I’m looking at a Venn diagram entitled, “Am I Overthinking This?” drawn by artist Michelle Rial and it’s providing a welcome distraction from trying to work out if we need an extra bottle of milk in the shopping.
I’ve been saying for months that doing food shopping online is not only safer but also more cost-effective because it avoids the temptation of impulse buying.
Recently I have acknowledged that this claim is not strictly true because what it actually does is afford me the ability to impulse buy from the comfort of my chair, desk, or bed.
“Does anyone need anything in the shopping?”
Nobody can think of anything I haven’t already got.
“Falafels please,” my son calls out, smug in the certainty that I won’t have thought of that.
“I’m making some for lunch tomorrow,” I call back, having discovered three unopened bags of chickpeas at the back of the larder that I’ve bought intermittently through the year.
“There’ll be hummus too,” I add, and there will be. A lot of it.
It’s not just food either.
This year I have allowed myself to buy books with alarming abandon. I have justified this on the basis that I am not spending any money going out.
When I tell my daughter this she says,
“You never went out anyway.”
As Christmas approached I hid my guilty secret under the convenient guise of gifting.
I’d see a book that “so and so” would like, then I’d buy it until I had more books than friends or family members.
This strange year has been much kinder to me than many but something has been lurking underneath that has obviously required the comfort of hunkering down with a full larder and a stack of books.
I learned long ago that stress is often hard to identify in myself.
It is rare for me to feel wound like a spring but the impact of life’s twists and turns tends to take hold in other ways.

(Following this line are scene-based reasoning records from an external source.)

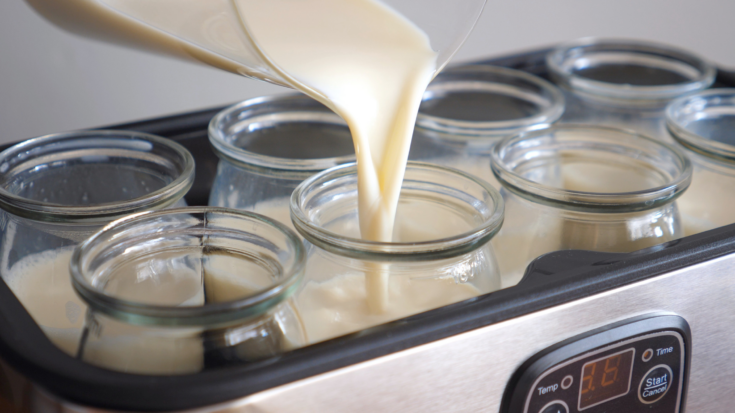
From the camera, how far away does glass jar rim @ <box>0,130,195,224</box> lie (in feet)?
1.49

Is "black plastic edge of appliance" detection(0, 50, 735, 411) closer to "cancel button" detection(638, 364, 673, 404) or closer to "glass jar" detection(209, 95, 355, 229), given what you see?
"cancel button" detection(638, 364, 673, 404)

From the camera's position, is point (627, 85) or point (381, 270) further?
point (627, 85)

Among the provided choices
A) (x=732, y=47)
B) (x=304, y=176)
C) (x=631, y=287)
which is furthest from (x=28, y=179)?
(x=732, y=47)

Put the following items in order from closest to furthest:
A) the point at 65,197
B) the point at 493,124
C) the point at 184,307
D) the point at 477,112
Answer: the point at 184,307
the point at 65,197
the point at 493,124
the point at 477,112

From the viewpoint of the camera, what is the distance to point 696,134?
26.3 inches

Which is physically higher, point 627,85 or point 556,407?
point 627,85

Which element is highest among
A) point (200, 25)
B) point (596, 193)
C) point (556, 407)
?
point (200, 25)

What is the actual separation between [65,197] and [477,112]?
0.44m

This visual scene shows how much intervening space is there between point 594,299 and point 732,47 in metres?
1.23

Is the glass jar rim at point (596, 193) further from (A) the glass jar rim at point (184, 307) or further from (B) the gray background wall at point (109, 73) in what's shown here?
(B) the gray background wall at point (109, 73)

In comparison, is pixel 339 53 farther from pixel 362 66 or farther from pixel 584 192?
pixel 584 192

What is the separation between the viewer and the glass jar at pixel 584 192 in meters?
0.52

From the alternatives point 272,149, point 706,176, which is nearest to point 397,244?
point 272,149

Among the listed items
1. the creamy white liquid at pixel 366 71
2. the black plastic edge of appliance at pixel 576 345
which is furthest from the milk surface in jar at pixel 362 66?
the black plastic edge of appliance at pixel 576 345
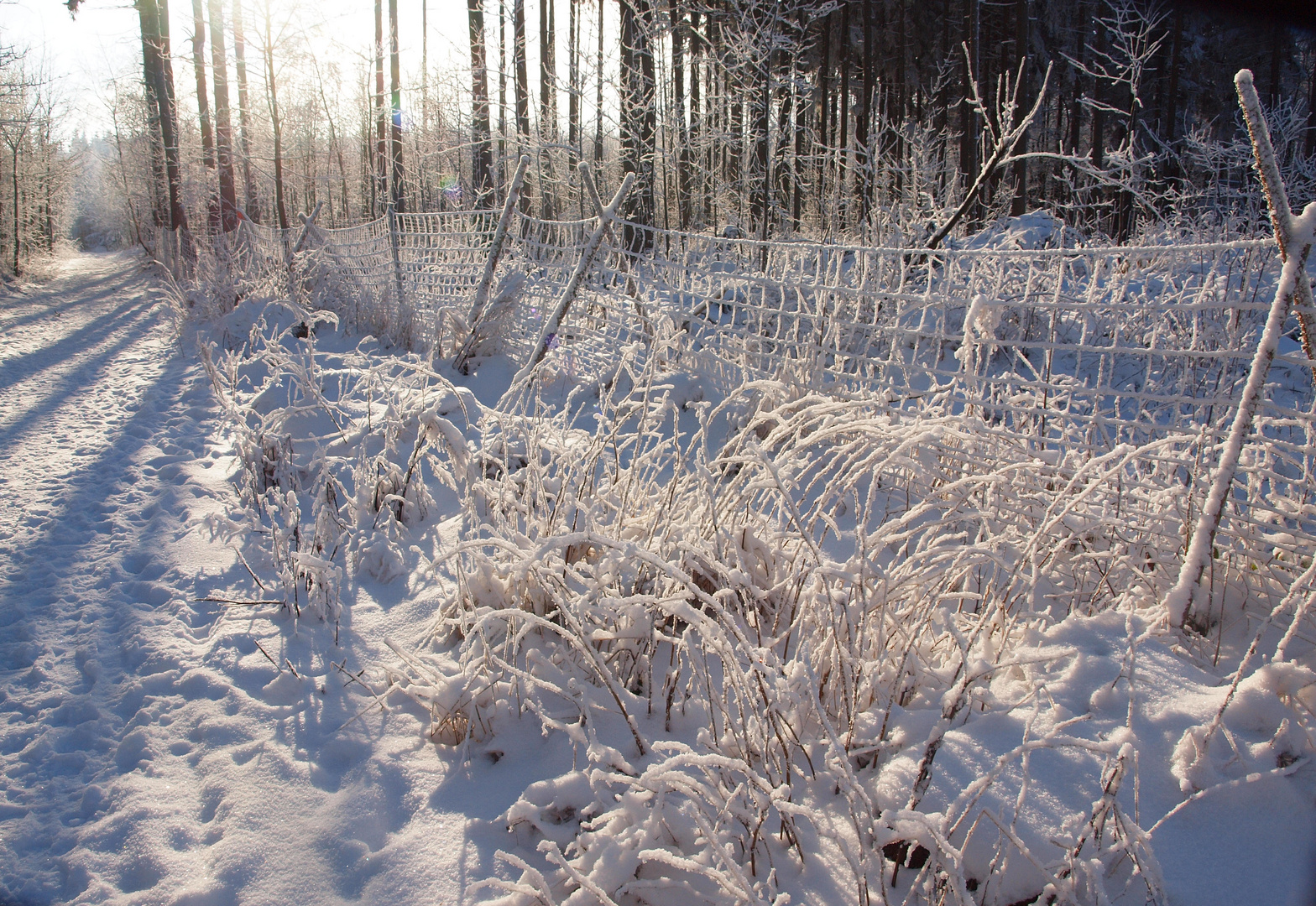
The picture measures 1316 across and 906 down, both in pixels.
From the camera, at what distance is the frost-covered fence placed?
1.85m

When corporate life wore me down, a fact my wife pointed out approximately a decade before I started listening, I would not have said that it was causing me stress, and yet it landed me, one way or another and via a number of destructive deviations of my own making, in a psychiatric hospital.
So maybe a few extra books and too much hummus are not an especially heavy price to pay for staying balanced and comforted through such an extraordinary time.
I finish up with the shopping by trying to decide if I should buy a box of shortbread, even though my sister often gets us a tin for Christmas. I buy one, just in case.